*TEXTO DE LA PÁGINA*.
***

Durante
mi estancia en Kigali, capital de Ruanda, tuvieron lugar algunos acontecimientos que
nunca olvidaré.
Vivía
en una preciosa casa, completamente nueva en un barrio residencial a las
afueras de Kigali. Para desplazarme al centro de la ciudad necesita caminar
hasta la carretera principal donde tomaba el primer moto-taxi que pasaba. El
trayecto costaba unos 900 francos ruandeses (1 €), a veces un poco menos, otros días un poco más.
Depende de la paciencia, la oferta de motos alrededor y la tenacidad del
conductor durante la negociación. Solía ser más fácil conseguir un buen precio
para bajar hasta el centro que para subir hasta la colina donde residía.
Seguramente porque todo moto taxi, deseaba ir al corazón de la ciudad para
encontrar más clientes en lugar de conducir hasta aquel barrio de clase media
alta que parecía tan alejado.
Como
decía, la casa era estupenda. En esa calle de adoquines rojizos se levantaban
casas matas de un diseño exactamente igual, blancas, construidas en la
pendiente de la colina. Una cancela representaba la entrada de cada morada. Un
pequeño jardín predecía al inmueble mismo. Había dos puntos de acceso. El
primero y más evidente, una puerta corredera de cristal que daba al jardín. Sin
embargo nunca la usaba ya que no tenía la llave y se echaba el pestillo por
dentro. Por ello era necesario entrar por la puerta trasera, la de la cocina.
La mayoría de los muebles aún no habían sido utilizados. Algunos todavía
estaban envueltos en plástico. En la primera planta se encontraban dos
dormitorios con camas de matrimonio, un baño y el salón. Este salón era
diáfano, con un altísimo techo, ya que en él había una escalera que conducía a
un comedor en la planta intermedia sin que ningún muro lo separase de la sala
de estar. La cocina y otro baño estaban en ese mismo piso intermedio. Otras
escaleras guiaban a la segunda planta con un último dormitorio y su baño.
Para
concluir con las comodidades de dicho lugar, un guardia permanecía
constantemente en una habitación adosada al inmueble en el patio trasero y una
señora venía a limpiarla y hacer la colada una vez a la semana. Lo más
increíble es que allí viví dos meses, solo y de manera completamente gratuita
¿Cómo encontré un lugar tan perfecto? Esa es otra historia.

***

[Entradas recogidas en un conjunto de datos]

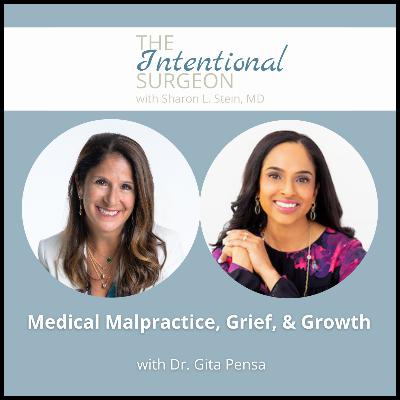 S02EP21: Medical Malpractice, Grief, & Growth with Dr. Gita Pensa S02EP21: Medical Malpractice, Grief, & Growth with Dr. Gita Pensa
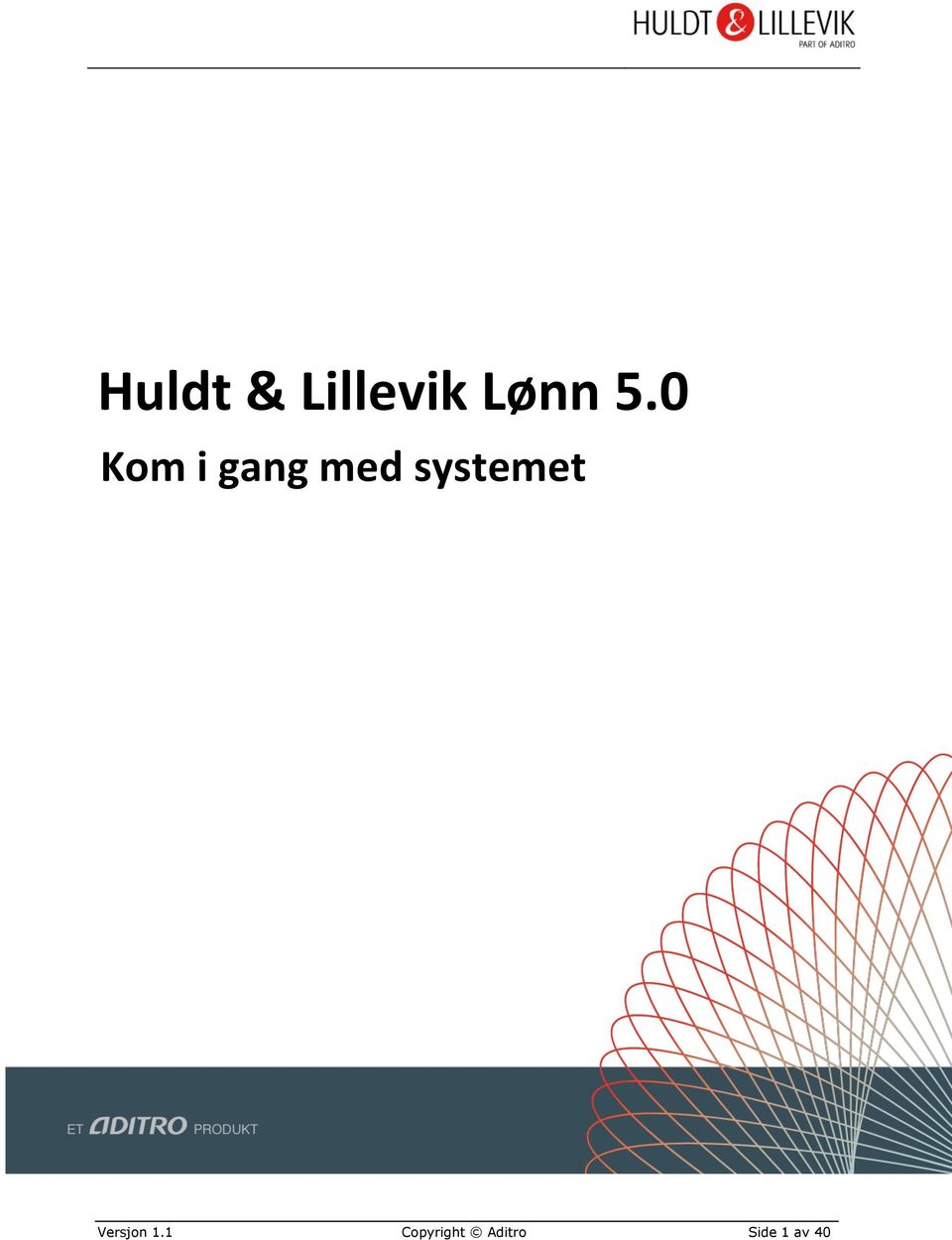 systemet Versjon 1.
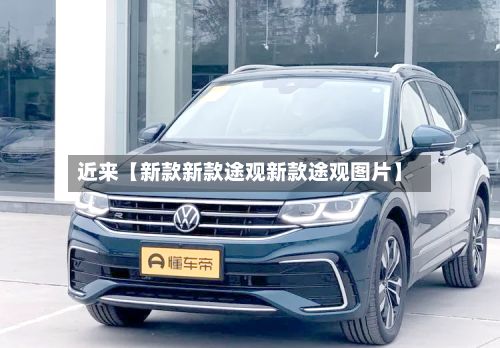 近来【新款新款途观新款途观图片】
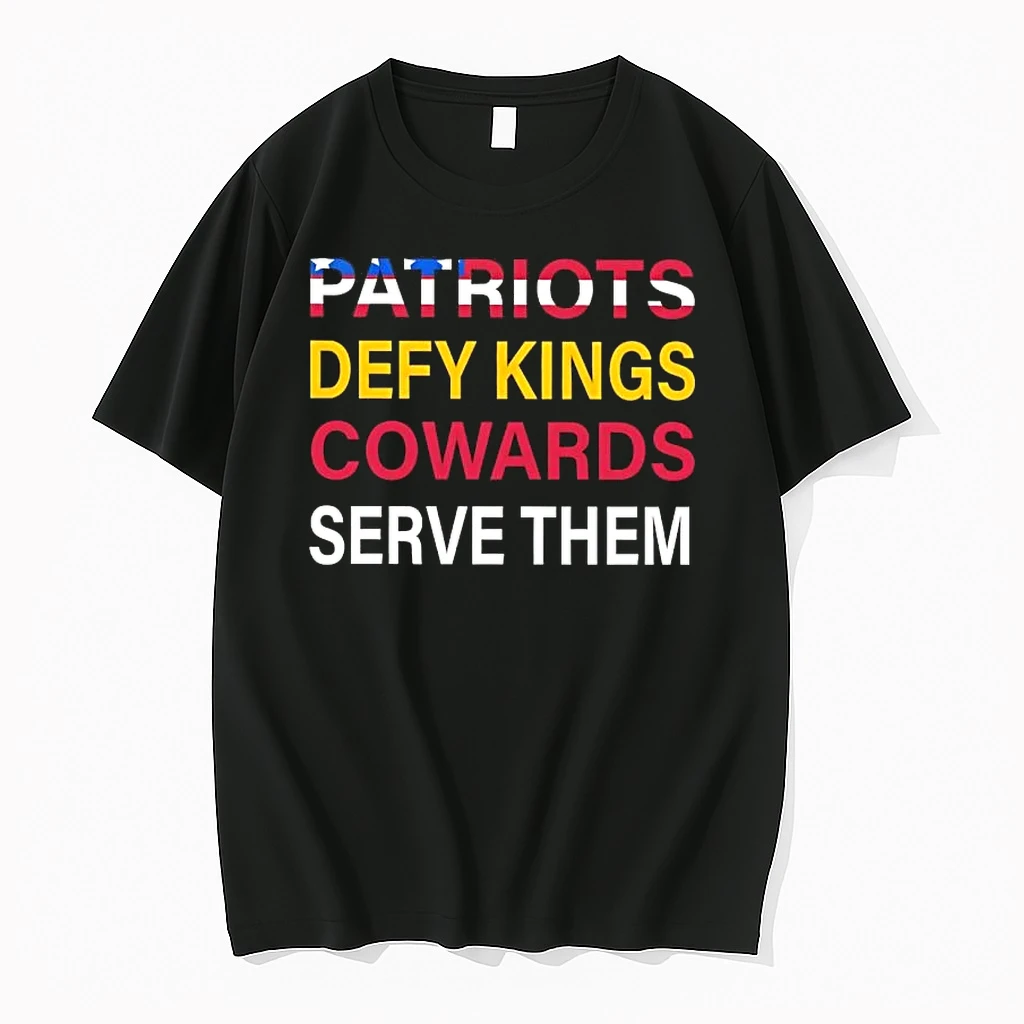 Patriots Defy Kings Cowards Serve Them Shirts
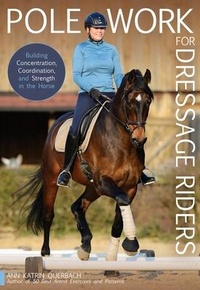 Abbildung von: Pole Work for Dressage Riders - Trafalgar Square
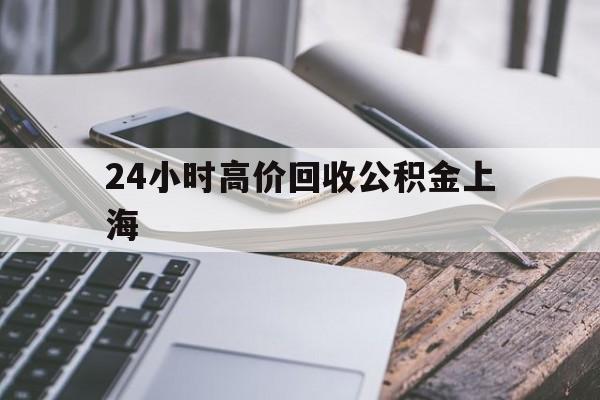 最新24小时高价回收公积金上海方法分析(最方便真实的安宁上海公积金如何取出来方法)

***

Según el relato sobre la estancia en Kigali, ¿cuánto costaba aproximadamente el trayecto en moto-taxi hasta el centro de la ciudad?

Unos 900 francos ruandeses, es decir, alrededor de 1 €.